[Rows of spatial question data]
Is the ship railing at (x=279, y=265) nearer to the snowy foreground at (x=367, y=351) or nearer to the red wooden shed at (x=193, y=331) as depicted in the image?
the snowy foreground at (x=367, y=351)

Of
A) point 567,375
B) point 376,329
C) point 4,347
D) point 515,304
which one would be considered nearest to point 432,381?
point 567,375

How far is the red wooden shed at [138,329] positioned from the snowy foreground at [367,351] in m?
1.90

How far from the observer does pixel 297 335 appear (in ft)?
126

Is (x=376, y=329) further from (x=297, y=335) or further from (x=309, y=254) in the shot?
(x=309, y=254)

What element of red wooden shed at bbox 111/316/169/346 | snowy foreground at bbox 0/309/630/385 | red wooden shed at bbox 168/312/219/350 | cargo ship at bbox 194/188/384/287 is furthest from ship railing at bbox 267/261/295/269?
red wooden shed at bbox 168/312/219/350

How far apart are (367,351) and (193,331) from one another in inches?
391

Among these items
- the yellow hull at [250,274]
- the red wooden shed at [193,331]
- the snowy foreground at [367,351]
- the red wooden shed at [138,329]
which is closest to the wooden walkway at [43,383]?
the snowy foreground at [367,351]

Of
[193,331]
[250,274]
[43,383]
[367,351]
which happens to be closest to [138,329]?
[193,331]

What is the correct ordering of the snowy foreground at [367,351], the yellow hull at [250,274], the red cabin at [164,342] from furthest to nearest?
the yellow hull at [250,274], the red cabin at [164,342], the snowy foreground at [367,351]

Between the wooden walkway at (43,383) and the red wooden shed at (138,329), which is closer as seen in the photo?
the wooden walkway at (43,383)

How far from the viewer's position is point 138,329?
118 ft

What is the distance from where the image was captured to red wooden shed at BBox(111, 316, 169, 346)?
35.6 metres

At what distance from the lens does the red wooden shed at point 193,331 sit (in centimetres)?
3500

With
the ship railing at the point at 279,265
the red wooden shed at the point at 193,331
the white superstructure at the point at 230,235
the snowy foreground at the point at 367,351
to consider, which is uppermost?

BRIEF: The line containing "What is the correct" and every line after it, through the end of the records, should be repeated exactly and alone.

RESULT FOR THIS EXERCISE:
What is the correct ordering of the snowy foreground at [367,351], the yellow hull at [250,274], the red cabin at [164,342] from furthest to nearest?
the yellow hull at [250,274], the red cabin at [164,342], the snowy foreground at [367,351]

Between the wooden walkway at (43,383) and the red wooden shed at (138,329), which is closer as seen in the photo?
the wooden walkway at (43,383)

How far from the viewer's position is point 138,329?
118 ft

What is the distance from where the image was captured to red wooden shed at BBox(111, 316, 169, 346)?
35.6 metres

At what distance from the lens does the red wooden shed at point 193,331 sit (in centimetres)?
3500

With
the ship railing at the point at 279,265
the red wooden shed at the point at 193,331
the white superstructure at the point at 230,235
the snowy foreground at the point at 367,351
to consider, which is uppermost?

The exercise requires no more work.